Prosegui il commento al vangelo di Marco riportato qui sotto, riprendendo subito dopo la sua ultima frase.

::: BRANO DI TESTO

Ed egli rispose loro: «Bene ha profetato Isaìa di voi, ipocriti, come sta scritto: “Questo popolo mi onora con le labbra, ma il suo cuore è lontano da me. Invano mi rendono culto, insegnando dottrine che sono precetti di uomini”. Trascurando il comandamento di Dio, voi osservate la tradizione degli uomini».
Chiamata di nuovo la folla, diceva loro: «Ascoltatemi tutti e comprendete bene! Non c’è nulla fuori dell’uomo che, entrando in lui, possa renderlo impuro. Ma sono le cose che escono dall’uomo a renderlo impuro». E diceva [ai suoi discepoli]: «Dal di dentro infatti, cioè dal cuore degli uomini, escono i propositi di male: impurità, furti, omicidi, adultèri, avidità, malvagità, inganno, dissolutezza, invidia, calunnia, superbia, stoltezza. Tutte queste cose cattive vengono fuori dall’interno e rendono impuro l’uomo».
 
 
Con questa domenica, XXII del tempo ordinario, la liturgia della Parola torna a riproporre la lettura del vangelo di Marco. Era stato sospeso per cedere il posto al sesto capitolo di Giovanni sul Pane di vita che si è concluso con la confessione di Pietro: “Signore da chi andremo? Tu solo hai parole di vita”.

E la Parola di vita oggi scuote il nostro perbenismo: «Trascurando il comandamento di Dio, voi osservate la tradizione degli uomini». Questa frase di Gesù è il centro del testo evangelico odierno che impone una severa considerazione del nostro modo di credere, del nostro modo di esprimere e manifestare la fede. Si tratta di un vero messaggio profetico! Nella pericope evangelica Gesù colpisce alla radice la tendenza di dare più importanza ai gesti e ai riti esteriori che alle disposizioni del cuore: il desiderio di apparire, più che di essere, buoni. In breve, l'ipocrisia e il formalismo.

::::::
::: DATI DI PARTENZA

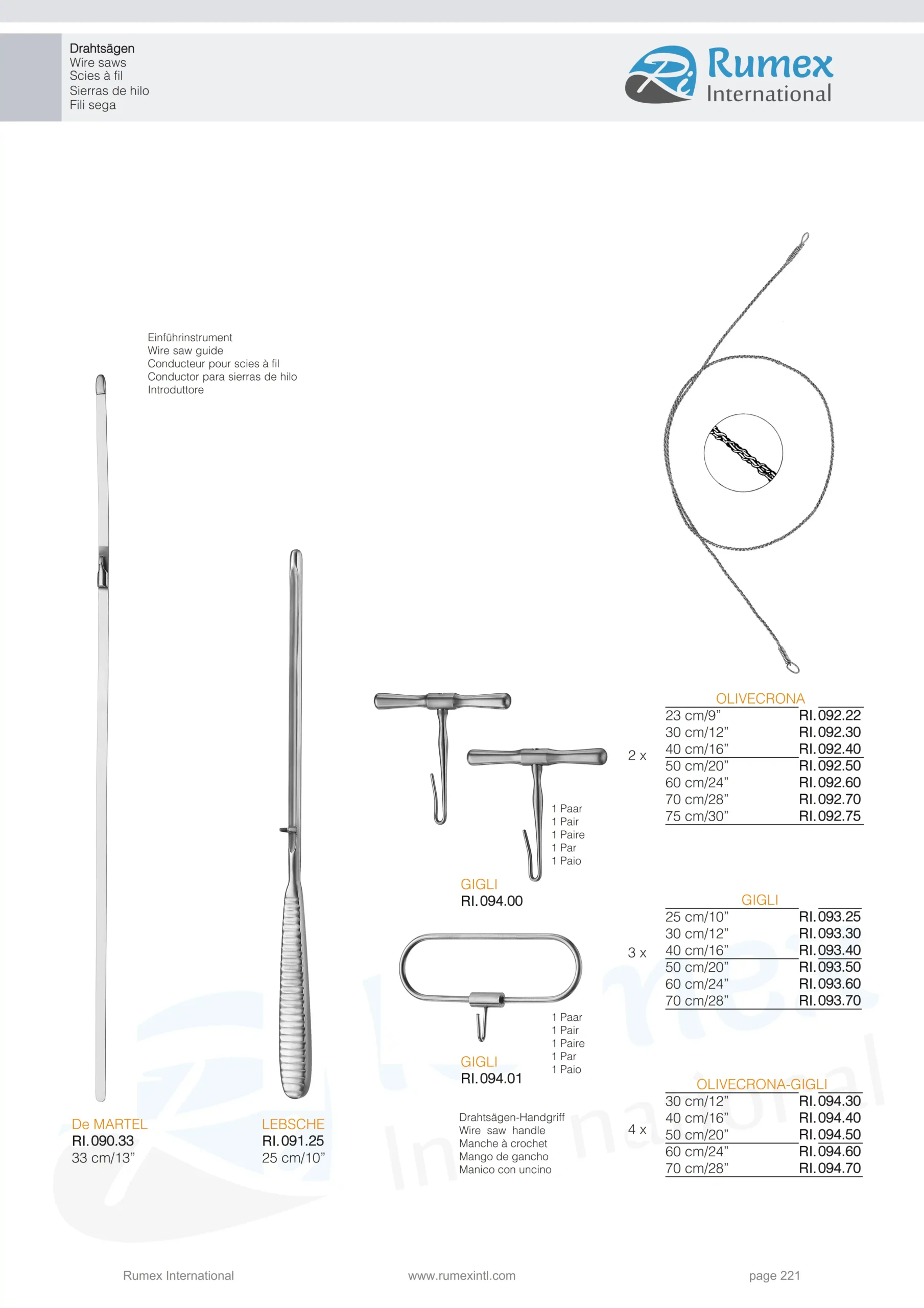 Modified_Microsurgery_221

::::::

ESERCIZIO SVOLTO -
Nel Vangelo Gesù viene rimproverato dai dottori della Legge e dagli Scribi per il fatto che i suoi discepoli non osservano certe regole di purità rituali. Queste regole erano state stabilite dai rabbini che avevano aggiunto alla legge scritta tantissimi precetti (ben 613!) attribuendoli direttamente a Mosè. Pertanto, i Farisei misuravano l’autenticità della religiosità dall’osservanza di tali precetti della legge ebraica. Precetti che erano imposti a tutto il popolo. Gesù disapprovò questa precettistica tanto esagerata: "Bene ha profetato Isaia di voi, ipocriti: "Questo popolo mi onora con le labbra, ma il suo cuore è lontano da me". Quello era un modo di interpretare la legge in maniera molto superficiale, mentre Gesù aveva insegnato e ribadito che ciò che conta è il cuore: «Non c’è nulla fuori dell’uomo che, entrando in lui, possa renderlo impuro. Ma sono le cose che escono dall’uomo a renderlo impuro».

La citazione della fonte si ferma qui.